To do:
Copy out the records unchanged, beginning at the line that contains "What distance from the camera" and continuing through the end of the records. Omit the pictures.

Records from a spatial question set:
"""

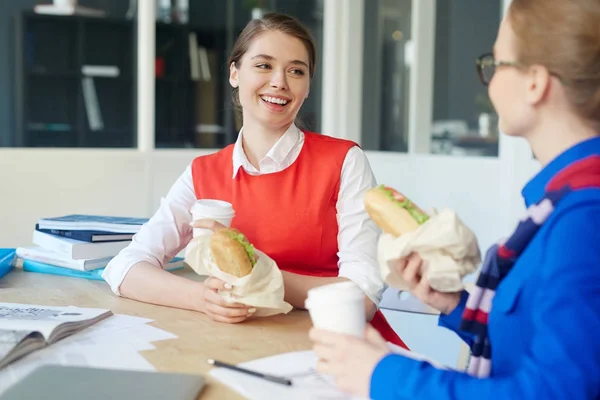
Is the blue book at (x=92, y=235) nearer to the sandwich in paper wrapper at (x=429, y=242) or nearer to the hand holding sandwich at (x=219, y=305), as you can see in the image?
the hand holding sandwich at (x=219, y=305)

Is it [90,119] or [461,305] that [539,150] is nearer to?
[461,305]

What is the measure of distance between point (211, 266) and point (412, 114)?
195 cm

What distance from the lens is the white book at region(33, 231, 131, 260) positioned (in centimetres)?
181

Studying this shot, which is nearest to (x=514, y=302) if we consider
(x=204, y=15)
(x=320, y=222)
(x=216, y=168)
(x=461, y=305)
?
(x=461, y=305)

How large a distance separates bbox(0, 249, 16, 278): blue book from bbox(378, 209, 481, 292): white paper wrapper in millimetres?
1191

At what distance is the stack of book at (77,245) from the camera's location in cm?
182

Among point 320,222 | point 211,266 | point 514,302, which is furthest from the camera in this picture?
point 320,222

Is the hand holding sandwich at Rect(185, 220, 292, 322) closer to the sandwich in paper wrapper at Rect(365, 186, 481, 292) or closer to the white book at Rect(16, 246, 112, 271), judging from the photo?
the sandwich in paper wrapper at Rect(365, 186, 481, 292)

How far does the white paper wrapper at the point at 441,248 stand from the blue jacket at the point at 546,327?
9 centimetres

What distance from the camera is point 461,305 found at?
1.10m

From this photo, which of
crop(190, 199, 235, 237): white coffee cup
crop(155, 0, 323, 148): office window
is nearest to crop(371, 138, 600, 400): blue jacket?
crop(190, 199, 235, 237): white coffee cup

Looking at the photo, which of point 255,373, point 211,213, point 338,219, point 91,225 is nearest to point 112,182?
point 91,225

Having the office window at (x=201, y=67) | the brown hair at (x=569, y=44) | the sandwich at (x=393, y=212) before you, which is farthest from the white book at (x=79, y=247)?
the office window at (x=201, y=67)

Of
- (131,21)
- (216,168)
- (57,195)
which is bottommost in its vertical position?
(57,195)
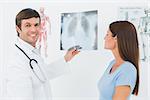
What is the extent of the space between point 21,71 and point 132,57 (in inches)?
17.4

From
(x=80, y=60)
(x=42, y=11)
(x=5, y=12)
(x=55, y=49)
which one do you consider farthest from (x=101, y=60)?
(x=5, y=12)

"""

Correct output:
What distance from the camera is point 461,305 found at?
1.10m

From this photo, which of
crop(190, 199, 235, 237): white coffee cup
crop(155, 0, 323, 148): office window
is nearest to crop(371, 138, 600, 400): blue jacket?
crop(190, 199, 235, 237): white coffee cup

Looking at the photo, which of point 255,373, point 211,213, point 338,219, point 91,225 is nearest to point 112,182?
point 91,225

Having the office window at (x=201, y=67) | the brown hair at (x=569, y=44) | the sandwich at (x=393, y=212) before you, which is farthest from the white book at (x=79, y=247)?
the office window at (x=201, y=67)

Of
- (131,21)
- (216,168)
- (57,195)
which is bottommost in its vertical position?
(57,195)
What is the extent of the space between point 21,71 and point 132,57 (in inches)?
17.4

From
(x=80, y=60)
(x=42, y=11)
(x=5, y=12)
(x=55, y=49)
which one do you consider farthest from (x=101, y=60)?
(x=5, y=12)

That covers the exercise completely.